Peuple ou populace ?
Mauvais, Moyen, Bon, Très bon, Excellent : en un clic on attribue des étoiles. En allant au restaurant, en lisant un livre, en empruntant des transports en commun, en ayant une nouvelle relation amoureuse, il est possible de ‘noter’ l’interlocuteur, l’institution, le service.
Je considère personnellement que le meilleur film jamais tourné est ‘Vol au-dessus d’un nid de coucou’ de Milos Forman en 1976. Les avis officiels sont compatibles avec mon opinion : 5/5 pour la presse (Cahiers du cinéma, l’Humanité, Télérama…) presque autant pour la moyenne des 34 942 notes de spectateurs ‘ordinaires’.

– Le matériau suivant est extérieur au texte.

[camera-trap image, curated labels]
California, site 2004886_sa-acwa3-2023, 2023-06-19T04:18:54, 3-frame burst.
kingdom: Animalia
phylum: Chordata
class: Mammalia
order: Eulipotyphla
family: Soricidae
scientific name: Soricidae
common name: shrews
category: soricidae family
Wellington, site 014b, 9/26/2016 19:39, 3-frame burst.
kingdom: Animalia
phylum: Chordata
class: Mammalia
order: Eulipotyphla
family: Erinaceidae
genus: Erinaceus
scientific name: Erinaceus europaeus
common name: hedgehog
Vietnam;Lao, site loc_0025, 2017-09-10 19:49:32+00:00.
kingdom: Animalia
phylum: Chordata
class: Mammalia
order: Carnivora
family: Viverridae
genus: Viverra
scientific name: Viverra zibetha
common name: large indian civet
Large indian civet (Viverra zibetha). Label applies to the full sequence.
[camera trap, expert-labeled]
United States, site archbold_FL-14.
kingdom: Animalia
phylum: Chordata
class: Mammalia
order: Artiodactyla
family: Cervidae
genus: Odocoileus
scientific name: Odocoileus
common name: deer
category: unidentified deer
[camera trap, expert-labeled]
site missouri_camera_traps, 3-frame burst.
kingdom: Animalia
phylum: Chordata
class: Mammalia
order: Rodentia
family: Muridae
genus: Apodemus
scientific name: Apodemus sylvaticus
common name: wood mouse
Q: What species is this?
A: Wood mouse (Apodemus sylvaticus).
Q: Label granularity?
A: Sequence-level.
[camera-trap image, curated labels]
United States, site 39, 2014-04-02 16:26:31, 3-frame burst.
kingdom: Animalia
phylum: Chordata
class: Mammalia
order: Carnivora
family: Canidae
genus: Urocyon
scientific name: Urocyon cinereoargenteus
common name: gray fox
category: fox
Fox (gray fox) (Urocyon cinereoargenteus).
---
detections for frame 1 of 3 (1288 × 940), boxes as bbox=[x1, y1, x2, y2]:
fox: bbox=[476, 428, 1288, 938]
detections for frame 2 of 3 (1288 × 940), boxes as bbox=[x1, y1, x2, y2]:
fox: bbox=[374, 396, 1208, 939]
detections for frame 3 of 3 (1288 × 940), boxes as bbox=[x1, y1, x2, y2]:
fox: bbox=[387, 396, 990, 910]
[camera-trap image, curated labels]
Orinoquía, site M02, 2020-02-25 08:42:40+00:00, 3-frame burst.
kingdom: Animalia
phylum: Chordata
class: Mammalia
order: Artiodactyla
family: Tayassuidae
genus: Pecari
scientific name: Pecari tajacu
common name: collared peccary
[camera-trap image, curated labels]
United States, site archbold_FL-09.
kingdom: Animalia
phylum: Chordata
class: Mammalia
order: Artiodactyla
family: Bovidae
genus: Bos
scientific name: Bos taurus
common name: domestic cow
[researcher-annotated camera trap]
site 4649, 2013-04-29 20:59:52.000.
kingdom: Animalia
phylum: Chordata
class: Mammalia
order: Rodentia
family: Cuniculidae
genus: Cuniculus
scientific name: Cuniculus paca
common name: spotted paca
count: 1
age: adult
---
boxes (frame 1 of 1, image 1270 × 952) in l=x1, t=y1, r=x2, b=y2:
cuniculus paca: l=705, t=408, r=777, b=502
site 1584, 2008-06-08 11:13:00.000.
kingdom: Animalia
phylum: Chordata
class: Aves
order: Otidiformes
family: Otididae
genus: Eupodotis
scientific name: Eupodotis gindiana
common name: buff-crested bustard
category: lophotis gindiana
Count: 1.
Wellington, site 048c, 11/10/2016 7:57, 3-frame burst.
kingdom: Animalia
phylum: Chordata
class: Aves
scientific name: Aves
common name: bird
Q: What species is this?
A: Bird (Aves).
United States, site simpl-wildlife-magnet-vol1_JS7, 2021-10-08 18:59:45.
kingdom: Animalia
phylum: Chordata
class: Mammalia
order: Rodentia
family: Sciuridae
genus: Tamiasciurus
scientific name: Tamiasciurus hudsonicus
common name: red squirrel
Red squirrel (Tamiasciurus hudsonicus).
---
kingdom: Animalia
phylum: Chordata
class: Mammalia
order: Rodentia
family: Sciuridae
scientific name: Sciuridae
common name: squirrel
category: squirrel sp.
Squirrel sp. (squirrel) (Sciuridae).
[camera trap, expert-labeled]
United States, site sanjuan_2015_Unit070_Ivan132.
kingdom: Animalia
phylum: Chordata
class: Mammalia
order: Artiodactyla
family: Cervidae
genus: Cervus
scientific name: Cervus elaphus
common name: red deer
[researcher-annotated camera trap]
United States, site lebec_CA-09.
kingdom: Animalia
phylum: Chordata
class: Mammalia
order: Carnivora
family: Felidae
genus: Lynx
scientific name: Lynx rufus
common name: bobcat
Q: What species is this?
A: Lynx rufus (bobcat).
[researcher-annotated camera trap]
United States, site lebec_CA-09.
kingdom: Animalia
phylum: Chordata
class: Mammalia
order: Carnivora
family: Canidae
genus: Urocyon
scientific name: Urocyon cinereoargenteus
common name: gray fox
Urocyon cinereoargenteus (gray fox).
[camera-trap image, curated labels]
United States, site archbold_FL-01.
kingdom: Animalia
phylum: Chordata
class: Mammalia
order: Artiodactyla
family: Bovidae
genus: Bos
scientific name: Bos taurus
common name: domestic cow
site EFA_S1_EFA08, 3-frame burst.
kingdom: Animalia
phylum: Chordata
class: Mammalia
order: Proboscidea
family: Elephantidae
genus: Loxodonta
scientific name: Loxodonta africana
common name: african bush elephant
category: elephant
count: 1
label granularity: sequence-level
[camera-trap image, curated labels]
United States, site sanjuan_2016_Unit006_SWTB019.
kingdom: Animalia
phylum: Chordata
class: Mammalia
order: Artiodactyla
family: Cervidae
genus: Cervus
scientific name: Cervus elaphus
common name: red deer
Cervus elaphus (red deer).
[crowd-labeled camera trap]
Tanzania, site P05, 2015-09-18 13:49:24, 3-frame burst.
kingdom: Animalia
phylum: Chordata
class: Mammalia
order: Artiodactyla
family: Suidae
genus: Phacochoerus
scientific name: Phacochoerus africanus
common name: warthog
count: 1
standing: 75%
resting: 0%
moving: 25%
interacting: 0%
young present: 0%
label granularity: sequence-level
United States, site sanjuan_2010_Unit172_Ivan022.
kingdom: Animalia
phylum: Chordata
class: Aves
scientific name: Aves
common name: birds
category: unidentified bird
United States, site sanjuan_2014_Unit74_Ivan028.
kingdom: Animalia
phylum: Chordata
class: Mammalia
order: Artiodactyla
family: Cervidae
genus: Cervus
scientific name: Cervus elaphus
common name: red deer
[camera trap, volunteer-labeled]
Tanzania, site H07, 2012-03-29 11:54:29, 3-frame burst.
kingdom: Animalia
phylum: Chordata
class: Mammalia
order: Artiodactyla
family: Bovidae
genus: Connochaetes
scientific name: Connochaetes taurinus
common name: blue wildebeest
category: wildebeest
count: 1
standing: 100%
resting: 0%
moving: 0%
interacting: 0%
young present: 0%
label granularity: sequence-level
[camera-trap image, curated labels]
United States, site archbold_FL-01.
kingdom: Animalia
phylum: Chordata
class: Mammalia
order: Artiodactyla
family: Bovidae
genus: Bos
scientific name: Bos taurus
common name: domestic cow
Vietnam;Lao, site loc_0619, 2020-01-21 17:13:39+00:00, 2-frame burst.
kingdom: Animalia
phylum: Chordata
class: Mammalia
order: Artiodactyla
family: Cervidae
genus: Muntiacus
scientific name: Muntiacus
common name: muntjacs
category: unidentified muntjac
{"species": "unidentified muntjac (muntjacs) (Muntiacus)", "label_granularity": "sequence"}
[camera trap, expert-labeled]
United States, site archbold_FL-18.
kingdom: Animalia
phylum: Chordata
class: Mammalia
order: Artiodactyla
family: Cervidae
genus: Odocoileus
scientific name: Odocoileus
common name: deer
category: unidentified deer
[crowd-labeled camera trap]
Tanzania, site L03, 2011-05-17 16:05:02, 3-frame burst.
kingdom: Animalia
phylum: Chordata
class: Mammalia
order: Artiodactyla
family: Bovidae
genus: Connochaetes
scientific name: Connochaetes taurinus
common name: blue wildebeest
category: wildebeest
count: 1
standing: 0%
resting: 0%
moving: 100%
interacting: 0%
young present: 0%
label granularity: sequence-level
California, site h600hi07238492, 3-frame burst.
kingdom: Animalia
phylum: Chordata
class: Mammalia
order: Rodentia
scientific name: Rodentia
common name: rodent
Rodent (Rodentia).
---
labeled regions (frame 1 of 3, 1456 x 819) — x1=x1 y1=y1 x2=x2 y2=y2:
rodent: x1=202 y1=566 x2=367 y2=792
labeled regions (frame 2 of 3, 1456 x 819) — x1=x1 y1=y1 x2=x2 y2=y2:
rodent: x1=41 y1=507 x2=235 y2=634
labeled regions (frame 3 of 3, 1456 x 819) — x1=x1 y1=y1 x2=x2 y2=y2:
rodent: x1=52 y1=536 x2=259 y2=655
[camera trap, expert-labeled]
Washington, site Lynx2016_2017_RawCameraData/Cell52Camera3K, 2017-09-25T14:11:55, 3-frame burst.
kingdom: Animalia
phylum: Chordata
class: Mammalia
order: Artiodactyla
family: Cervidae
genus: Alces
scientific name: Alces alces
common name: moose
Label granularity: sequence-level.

Conforté par le fait que mon avis personnel semblait avoir une corrélation avec celui exprimé par l’ensemble des spectateurs, je me suis souvenu du plus mauvais des films que j’avais subi, une ‘comédie dramatique’ réalisé par un français en 2005. Les évaluations étaient conformes à mon impression : 3,2 pour la presse, 2,8 pour les spectateurs. Il y avait cependant une grande dispersion dans les journaux, L’Express étant très réservé quant au film, Télérama l’appréciant beaucoup.
Les Misérables, Satyricon, La Strada, West Side Story… conduisent eux aussi à d’excellentes notes (sans égaler celles de ‘Vol au-dessus d’un nid de coucou’). Les plus mauvais films ont tendance à un peu plus se fondre eux parmi les autres les rendant plus difficilement distinguables, les ‘très pires’ cachant les ‘moins pires’. Les avis moyennés des foules de téléspectateurs sont plutôt bon enfant mais ils permettent de distinguer les œuvres hors du commun.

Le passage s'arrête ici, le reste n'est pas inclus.